The children of the 1980s know a thing or two about extravagant consumerism. Young enough to have absorbed a tide of youth marketing messages and not old enough to have directly suffered previous economic recessions, they learned how to spend on fashion and lifestyle wants. Enjoying an adulthood of easy credit and low unemployment, they are themselves largely unprepared for the current financial downturn.
As the recession bites, Generation X must begin to instil financial smarts in their own children, dubbed ‘Generation Z’, or simply ‘Zeds’. Recent studies have shown that this new group are substantially different than previous generations – living largely virtual lives through social networking and personal entertainment solutions which remain glued to their sides, such as iPODs and mobile telephones.
These ‘digital kids’ are highly receptive to marketing messages and lack the general antipathy and derision toward overtly persuasive communications demonstrated by Gen Y. As such, they are vulnerable to poor financial management – ‘plugged in’ 24/7 and warmly accepting of marketing approaches, these young consumers are sitting ducks for exploitation.
Recent studies into this group, such as that published by social demographer, Mark McCrindle, have been accompanied by efforts throughout the community to address this emerging issue and protect young consumers. Financial institutions throughout Australia have taken up the baton to promote financial literacy in line with Corporate Social Responsibility Initiatives (CSR) and independent organisations have begun to take more targeted steps toward education in financial management.
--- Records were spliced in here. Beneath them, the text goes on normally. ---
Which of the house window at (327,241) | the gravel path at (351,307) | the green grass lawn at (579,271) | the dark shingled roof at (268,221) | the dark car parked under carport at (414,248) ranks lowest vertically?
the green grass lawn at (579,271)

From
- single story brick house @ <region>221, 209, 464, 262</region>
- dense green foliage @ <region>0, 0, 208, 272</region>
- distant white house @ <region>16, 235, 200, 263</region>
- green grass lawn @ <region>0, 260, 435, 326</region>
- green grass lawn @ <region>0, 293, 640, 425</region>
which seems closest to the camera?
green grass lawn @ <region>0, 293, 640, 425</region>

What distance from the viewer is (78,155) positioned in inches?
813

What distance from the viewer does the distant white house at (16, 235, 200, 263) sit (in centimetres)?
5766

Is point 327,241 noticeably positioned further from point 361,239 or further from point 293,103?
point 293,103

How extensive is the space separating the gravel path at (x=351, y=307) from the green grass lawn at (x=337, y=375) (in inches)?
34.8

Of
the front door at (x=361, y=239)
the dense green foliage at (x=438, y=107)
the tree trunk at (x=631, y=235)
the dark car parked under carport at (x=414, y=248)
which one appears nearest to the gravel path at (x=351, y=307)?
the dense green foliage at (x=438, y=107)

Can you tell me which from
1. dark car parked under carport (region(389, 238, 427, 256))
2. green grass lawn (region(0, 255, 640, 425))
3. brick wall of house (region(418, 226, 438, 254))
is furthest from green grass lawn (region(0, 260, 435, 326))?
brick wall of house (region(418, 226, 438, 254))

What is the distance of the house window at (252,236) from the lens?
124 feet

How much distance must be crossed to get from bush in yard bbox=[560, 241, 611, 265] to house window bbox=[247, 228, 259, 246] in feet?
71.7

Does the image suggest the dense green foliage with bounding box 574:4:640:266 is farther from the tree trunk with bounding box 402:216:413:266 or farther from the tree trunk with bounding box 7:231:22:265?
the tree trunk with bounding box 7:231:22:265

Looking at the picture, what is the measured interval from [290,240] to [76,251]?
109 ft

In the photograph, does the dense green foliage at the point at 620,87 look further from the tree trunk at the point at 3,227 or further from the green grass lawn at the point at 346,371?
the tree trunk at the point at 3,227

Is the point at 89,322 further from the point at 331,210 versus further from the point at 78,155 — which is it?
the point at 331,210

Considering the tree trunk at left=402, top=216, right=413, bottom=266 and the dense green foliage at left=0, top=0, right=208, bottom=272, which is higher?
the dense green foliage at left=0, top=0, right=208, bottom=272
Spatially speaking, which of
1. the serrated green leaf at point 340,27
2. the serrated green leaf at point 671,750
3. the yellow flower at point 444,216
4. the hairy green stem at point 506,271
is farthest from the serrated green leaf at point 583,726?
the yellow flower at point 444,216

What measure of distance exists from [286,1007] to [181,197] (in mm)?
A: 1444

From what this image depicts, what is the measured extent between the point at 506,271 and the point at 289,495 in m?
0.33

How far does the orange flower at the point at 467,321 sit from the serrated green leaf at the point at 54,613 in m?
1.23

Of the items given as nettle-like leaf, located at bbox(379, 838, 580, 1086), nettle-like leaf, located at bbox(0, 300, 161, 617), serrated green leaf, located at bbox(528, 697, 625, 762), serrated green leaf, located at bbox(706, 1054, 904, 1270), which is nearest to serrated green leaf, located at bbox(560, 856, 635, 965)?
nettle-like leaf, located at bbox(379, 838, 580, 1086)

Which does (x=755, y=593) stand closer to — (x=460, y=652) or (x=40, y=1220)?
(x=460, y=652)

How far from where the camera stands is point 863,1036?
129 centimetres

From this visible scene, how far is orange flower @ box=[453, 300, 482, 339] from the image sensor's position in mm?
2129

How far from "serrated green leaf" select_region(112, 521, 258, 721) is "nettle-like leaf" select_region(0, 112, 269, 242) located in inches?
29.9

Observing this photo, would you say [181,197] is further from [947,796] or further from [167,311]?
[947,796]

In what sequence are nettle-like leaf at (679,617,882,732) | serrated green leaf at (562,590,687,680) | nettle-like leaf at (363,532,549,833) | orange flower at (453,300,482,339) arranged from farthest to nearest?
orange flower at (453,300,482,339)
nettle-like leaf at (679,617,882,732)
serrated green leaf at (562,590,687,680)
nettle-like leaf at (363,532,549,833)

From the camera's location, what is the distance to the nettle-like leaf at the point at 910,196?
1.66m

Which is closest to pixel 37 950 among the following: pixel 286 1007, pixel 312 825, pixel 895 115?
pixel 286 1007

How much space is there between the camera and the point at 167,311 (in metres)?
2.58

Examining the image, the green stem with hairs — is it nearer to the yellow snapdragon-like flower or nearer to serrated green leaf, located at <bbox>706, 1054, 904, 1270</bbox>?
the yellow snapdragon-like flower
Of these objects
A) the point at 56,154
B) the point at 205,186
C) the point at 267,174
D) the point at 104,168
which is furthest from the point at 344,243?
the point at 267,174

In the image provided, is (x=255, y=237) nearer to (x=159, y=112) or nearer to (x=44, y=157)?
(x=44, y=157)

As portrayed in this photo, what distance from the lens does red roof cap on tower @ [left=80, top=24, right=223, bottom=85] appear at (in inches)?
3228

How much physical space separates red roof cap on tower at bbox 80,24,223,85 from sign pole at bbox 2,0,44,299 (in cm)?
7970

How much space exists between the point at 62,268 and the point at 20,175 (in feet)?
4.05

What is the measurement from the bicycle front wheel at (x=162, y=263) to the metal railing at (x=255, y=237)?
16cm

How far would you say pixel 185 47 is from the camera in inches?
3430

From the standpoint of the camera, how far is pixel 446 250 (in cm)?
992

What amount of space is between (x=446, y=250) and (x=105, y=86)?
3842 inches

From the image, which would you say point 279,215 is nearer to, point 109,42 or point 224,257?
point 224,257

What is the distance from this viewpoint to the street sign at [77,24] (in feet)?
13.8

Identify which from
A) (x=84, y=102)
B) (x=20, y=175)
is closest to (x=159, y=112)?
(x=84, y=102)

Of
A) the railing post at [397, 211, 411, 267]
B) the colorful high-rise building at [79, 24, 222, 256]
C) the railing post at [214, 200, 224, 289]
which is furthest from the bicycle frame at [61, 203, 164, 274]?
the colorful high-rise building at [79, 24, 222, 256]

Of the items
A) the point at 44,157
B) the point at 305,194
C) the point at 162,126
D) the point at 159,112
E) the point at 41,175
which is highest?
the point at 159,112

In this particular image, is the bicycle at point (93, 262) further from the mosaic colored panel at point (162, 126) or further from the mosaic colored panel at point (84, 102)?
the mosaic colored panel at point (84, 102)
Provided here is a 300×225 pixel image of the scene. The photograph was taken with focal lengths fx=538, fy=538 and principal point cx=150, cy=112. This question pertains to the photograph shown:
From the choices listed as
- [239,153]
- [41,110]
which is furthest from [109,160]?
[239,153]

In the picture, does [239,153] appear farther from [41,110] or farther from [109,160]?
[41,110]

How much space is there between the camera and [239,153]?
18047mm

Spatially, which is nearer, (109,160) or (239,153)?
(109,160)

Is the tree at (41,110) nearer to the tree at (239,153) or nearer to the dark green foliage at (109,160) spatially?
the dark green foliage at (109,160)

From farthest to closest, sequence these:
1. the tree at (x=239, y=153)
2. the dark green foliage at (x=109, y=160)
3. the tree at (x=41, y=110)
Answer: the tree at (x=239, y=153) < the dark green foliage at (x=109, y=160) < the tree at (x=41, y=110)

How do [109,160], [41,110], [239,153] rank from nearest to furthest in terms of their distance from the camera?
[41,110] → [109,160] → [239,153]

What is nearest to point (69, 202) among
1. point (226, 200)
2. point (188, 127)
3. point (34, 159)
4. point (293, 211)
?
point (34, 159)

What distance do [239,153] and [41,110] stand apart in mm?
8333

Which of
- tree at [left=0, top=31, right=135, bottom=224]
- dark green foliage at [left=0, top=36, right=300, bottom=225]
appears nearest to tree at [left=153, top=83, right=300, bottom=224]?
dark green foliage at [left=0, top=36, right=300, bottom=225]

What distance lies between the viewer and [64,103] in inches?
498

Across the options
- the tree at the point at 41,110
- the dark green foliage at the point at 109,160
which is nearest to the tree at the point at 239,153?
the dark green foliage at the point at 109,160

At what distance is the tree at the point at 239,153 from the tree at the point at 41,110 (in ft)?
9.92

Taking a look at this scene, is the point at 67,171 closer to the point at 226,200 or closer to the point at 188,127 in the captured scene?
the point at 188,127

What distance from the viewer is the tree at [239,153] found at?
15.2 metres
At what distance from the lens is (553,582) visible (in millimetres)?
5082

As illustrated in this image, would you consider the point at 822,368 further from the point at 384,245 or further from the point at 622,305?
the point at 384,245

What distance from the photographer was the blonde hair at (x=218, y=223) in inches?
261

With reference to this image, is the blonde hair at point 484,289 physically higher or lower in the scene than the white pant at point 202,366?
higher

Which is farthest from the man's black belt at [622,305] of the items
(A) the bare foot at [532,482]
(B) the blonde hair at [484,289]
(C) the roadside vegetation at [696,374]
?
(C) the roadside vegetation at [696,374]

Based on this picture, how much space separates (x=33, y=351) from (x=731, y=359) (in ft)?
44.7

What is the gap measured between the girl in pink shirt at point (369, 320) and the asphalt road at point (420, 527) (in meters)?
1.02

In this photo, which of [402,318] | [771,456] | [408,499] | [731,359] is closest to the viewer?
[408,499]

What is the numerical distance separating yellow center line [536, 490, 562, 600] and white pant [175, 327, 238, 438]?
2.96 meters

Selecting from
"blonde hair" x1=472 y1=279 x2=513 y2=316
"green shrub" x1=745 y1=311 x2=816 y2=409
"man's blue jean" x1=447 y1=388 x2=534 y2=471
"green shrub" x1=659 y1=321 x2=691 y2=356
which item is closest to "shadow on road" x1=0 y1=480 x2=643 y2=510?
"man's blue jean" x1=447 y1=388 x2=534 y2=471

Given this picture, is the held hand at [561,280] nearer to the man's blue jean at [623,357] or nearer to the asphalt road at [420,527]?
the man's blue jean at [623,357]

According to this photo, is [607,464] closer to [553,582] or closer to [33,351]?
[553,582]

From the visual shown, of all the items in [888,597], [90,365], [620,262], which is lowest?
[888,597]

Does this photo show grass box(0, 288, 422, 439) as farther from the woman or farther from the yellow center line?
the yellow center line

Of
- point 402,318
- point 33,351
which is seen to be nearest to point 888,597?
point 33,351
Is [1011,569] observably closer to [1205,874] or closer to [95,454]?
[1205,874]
US financial expert Loral Langemeier, identifies a lack of positive information on financial matters as applicable to young consumers and has collaborated with Australian organisation, Money Toolkits, to develop a ‘how to’ text for parents to use as a blueprint in developing financial literacy in children.
“This generation is exposed to more marketing messages, much earlier than previous generations,” claims Nicole Clemow of Money Toolkits. “It is so important to reach them with positive messages that show not only can you manage money responsibly but you can build capital and personal wealth and create a comfortable lifestyle for yourself.”
In the book, Loral Langemeier – a respected financial expert worldwide, has outlined the lack of capacity for teachers to handle this material in schools:
“Very few are likely to be able to model and teach how to become an entrepreneur and/or how to make money work for you through investing in assets that generate income. Most of them never learnt it themselves and don’t have it on their radar as being important. They are more likely to teach what they model themselves -study hard, go to college (university) and get a secure, well paid job.”